Records for this task:

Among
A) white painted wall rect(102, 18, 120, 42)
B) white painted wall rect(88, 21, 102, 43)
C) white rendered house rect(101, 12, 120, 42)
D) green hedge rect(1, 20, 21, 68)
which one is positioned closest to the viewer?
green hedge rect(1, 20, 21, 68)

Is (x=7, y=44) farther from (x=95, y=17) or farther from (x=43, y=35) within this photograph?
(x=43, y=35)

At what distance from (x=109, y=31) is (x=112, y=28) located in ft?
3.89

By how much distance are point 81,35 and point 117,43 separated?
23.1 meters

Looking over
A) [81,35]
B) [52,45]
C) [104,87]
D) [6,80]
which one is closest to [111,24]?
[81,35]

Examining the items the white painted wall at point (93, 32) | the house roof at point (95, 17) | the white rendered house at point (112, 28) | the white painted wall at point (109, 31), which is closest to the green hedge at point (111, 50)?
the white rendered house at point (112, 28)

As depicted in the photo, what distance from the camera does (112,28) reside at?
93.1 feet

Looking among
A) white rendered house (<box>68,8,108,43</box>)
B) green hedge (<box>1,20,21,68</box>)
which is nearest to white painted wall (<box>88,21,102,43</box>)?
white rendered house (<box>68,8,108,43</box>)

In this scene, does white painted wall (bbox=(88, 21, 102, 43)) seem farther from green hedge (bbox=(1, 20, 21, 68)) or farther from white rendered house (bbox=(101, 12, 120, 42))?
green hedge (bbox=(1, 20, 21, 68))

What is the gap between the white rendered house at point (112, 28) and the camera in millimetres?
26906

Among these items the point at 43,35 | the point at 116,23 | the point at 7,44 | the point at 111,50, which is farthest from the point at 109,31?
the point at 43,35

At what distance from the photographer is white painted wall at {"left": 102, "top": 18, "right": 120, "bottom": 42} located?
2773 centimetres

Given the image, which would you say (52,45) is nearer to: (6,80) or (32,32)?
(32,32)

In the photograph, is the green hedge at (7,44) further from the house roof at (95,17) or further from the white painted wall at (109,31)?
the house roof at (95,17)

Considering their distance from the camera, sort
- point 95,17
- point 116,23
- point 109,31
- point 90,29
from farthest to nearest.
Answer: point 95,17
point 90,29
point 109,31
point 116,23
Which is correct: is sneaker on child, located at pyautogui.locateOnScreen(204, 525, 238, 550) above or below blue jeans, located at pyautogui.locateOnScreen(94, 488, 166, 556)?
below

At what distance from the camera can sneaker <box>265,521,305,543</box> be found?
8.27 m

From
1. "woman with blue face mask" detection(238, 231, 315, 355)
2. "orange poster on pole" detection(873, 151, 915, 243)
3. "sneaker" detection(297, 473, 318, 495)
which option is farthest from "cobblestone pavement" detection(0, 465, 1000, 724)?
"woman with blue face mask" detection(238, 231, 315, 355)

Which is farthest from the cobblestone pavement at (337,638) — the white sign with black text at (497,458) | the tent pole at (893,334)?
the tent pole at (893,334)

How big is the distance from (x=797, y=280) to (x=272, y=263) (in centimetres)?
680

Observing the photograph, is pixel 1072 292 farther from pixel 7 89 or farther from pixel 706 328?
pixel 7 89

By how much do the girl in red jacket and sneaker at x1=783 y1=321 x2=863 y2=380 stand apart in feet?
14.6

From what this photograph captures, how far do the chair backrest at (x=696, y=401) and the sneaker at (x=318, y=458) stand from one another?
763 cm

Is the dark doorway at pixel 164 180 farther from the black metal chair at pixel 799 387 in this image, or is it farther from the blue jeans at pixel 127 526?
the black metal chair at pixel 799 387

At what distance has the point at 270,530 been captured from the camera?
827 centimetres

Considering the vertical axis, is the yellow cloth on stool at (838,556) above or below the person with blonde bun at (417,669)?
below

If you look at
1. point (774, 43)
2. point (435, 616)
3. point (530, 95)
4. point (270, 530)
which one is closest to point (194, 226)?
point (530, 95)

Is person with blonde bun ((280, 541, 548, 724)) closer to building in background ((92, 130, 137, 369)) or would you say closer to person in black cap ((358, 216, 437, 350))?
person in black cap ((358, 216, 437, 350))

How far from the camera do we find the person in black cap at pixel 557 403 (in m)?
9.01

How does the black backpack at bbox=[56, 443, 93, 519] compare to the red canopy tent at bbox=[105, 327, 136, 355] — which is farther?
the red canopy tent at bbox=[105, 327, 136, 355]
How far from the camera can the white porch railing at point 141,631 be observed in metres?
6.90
* * *
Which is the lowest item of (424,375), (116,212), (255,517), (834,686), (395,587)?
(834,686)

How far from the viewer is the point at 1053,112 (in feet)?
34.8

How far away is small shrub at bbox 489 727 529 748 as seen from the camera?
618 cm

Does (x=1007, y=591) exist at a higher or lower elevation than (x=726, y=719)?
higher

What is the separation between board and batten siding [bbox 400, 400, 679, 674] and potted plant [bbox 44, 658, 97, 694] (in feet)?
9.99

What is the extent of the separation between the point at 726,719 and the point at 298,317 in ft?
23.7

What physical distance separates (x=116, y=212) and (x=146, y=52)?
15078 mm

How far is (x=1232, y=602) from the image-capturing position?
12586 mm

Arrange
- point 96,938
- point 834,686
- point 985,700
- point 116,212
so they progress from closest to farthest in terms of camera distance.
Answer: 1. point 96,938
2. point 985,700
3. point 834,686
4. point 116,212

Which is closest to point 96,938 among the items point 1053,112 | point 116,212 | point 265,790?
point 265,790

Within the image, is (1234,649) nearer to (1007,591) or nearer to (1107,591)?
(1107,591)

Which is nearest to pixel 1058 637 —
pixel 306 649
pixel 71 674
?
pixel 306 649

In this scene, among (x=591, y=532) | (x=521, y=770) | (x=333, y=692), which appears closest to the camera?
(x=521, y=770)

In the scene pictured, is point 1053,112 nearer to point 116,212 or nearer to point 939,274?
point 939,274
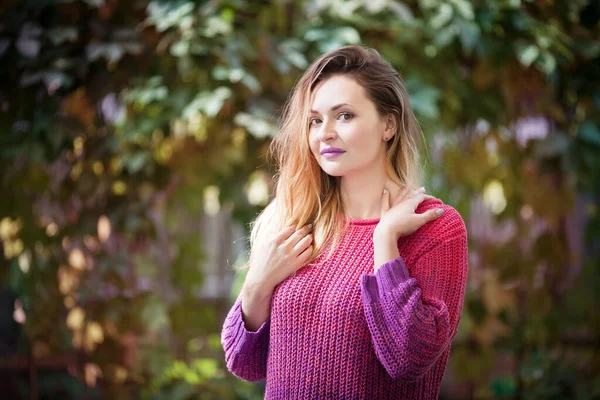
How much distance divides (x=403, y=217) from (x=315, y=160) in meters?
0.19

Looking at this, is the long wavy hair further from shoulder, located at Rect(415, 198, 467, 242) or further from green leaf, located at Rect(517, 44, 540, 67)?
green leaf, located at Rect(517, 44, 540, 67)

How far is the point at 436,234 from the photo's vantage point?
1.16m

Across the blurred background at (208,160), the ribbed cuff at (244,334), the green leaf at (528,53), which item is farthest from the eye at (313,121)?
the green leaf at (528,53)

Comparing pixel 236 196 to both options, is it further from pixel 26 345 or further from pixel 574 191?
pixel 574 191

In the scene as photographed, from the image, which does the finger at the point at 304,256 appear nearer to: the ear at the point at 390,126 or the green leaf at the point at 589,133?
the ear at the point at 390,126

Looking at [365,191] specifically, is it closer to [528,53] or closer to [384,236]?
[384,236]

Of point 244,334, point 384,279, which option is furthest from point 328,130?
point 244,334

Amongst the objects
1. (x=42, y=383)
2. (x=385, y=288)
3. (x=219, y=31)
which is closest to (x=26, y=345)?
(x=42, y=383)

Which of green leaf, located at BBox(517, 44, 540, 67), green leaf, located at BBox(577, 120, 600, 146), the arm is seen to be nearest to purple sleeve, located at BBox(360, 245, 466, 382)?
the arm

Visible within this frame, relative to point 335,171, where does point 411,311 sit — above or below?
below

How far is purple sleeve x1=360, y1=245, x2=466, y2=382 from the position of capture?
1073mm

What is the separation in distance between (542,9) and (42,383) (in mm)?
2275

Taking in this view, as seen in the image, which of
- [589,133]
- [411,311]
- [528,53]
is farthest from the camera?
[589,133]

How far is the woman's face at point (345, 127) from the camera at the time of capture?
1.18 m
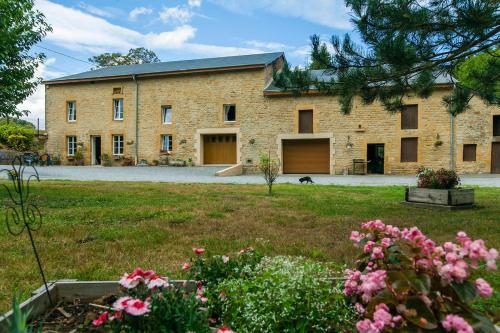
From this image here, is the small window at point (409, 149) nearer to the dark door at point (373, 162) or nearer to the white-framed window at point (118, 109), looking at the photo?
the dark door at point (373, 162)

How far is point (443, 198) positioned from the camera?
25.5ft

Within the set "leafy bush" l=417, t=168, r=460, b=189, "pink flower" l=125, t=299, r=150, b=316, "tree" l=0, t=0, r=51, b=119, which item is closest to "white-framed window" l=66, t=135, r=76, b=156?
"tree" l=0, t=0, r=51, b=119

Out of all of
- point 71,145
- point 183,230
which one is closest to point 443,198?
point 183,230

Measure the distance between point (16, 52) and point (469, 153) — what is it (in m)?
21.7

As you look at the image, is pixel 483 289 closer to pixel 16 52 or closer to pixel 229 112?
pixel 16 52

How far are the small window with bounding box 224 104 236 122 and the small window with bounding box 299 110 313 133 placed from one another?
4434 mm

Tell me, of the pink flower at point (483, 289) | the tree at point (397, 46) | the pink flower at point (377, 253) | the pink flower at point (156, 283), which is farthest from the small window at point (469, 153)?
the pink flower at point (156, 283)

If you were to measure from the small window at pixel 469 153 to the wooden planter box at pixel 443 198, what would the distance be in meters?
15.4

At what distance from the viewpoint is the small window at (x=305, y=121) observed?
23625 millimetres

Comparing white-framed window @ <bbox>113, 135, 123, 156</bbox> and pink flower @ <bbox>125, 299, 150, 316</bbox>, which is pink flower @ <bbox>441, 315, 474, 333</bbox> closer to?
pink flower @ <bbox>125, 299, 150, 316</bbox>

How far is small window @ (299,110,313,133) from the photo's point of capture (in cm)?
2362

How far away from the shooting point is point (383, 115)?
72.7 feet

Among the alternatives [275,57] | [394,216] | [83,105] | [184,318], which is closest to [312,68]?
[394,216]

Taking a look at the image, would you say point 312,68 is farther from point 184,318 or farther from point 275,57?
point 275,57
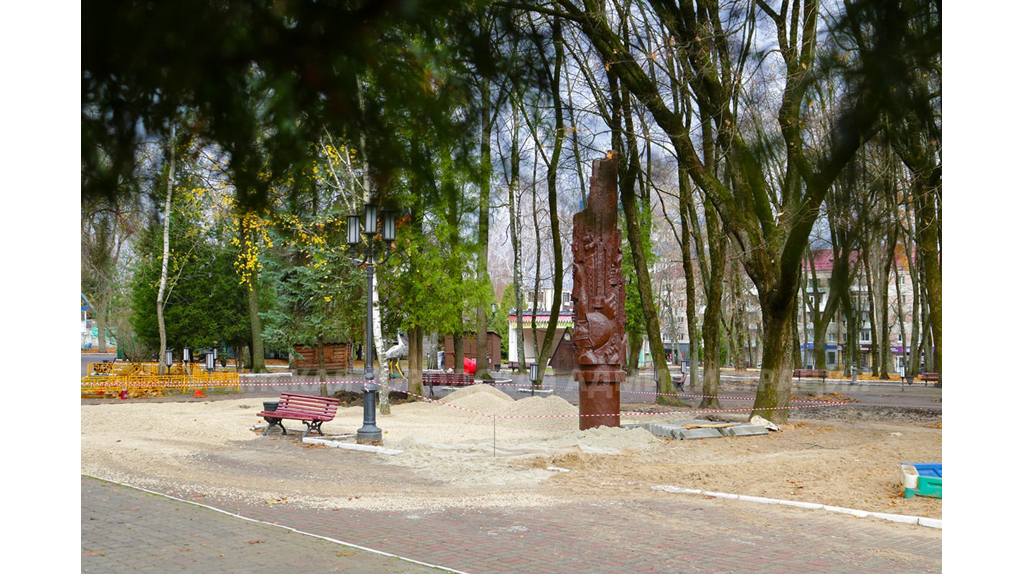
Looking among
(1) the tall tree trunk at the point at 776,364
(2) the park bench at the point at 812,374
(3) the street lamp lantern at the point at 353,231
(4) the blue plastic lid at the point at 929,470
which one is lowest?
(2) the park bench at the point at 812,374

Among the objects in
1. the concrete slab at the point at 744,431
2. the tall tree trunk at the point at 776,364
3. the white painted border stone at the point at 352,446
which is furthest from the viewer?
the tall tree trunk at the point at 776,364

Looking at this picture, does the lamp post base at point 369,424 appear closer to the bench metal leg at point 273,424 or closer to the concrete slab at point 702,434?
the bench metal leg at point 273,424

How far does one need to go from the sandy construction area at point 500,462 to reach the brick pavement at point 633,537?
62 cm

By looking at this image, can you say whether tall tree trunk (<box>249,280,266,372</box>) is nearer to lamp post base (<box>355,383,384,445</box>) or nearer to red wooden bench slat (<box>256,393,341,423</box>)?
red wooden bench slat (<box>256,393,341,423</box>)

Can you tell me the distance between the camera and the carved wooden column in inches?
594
--
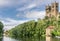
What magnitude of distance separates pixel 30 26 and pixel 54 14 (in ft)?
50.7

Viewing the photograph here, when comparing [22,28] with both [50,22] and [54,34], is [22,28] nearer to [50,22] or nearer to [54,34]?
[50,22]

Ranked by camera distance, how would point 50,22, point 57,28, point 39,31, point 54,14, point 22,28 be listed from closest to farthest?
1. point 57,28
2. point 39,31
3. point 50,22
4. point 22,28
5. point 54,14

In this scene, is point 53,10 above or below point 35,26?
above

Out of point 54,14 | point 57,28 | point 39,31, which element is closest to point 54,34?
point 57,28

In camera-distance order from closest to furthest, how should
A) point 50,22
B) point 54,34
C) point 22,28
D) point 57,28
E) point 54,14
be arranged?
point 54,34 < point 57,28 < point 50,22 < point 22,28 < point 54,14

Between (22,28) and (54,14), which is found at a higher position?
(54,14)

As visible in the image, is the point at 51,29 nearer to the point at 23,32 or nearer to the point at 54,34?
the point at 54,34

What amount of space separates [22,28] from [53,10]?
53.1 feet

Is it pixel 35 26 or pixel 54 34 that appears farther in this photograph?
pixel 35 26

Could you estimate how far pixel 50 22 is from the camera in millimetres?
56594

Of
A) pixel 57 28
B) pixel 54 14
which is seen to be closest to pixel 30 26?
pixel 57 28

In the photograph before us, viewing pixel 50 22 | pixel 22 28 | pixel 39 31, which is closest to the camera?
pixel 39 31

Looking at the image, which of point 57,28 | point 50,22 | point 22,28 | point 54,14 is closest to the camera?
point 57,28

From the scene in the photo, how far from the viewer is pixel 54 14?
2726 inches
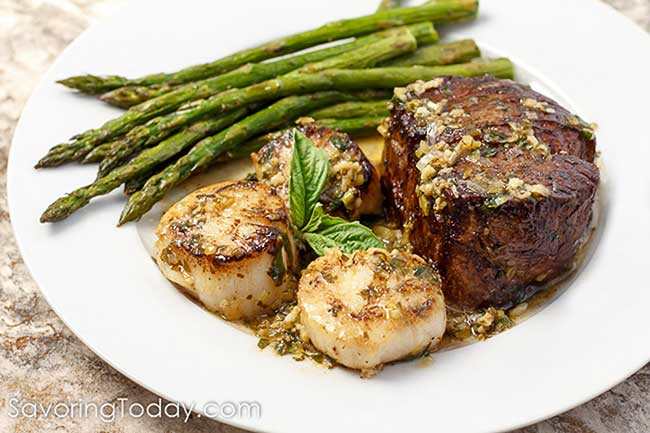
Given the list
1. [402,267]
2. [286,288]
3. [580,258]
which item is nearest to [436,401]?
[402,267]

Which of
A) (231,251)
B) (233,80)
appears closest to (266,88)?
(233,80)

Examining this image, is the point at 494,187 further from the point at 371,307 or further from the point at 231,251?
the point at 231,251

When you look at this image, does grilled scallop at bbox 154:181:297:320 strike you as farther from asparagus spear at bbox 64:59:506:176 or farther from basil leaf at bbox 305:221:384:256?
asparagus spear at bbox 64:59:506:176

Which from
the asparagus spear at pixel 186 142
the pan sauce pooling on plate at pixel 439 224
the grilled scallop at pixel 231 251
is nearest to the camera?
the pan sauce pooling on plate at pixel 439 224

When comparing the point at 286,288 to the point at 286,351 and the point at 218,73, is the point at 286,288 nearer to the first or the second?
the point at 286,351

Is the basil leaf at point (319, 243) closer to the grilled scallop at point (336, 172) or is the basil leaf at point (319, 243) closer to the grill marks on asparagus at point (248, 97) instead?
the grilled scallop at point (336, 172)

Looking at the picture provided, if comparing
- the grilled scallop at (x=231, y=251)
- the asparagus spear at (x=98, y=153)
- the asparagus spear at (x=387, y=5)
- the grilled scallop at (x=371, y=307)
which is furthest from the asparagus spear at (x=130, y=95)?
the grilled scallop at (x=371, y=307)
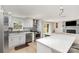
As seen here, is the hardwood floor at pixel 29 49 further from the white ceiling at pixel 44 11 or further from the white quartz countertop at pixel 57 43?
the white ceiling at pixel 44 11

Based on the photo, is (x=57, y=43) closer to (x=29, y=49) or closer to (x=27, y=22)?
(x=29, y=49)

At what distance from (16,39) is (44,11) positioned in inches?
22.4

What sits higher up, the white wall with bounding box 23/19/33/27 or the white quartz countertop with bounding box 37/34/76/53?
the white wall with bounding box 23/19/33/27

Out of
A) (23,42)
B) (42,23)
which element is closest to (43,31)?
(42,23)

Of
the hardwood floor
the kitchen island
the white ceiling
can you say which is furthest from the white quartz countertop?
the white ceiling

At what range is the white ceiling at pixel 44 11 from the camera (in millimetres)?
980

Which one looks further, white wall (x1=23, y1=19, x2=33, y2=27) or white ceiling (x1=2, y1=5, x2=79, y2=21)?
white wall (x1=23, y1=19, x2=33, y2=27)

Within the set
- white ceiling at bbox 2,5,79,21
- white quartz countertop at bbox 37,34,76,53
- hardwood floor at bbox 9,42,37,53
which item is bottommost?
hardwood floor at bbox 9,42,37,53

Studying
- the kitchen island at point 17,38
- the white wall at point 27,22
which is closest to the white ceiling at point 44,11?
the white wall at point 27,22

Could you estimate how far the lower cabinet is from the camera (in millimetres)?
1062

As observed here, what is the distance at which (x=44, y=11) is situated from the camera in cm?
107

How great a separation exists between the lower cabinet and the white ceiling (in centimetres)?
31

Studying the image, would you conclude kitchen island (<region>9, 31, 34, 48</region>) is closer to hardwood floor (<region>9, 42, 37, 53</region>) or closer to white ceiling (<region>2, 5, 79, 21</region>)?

What this task involves:
Pick out each line in the entries above that contains the word "millimetres" and copy it in full. Uppercase and lowercase letters count as different.

Output:
What is the gap between the white rendered house at point (112, 28) and the camera in millimetres?
23625 millimetres
Could you estimate how far pixel 50 22 is from the camera in millimetres?
At what range is the white ceiling at pixel 44 11 from the camera (in millimetres)?
Could you estimate how far the lower cabinet is from the camera (in millimetres)?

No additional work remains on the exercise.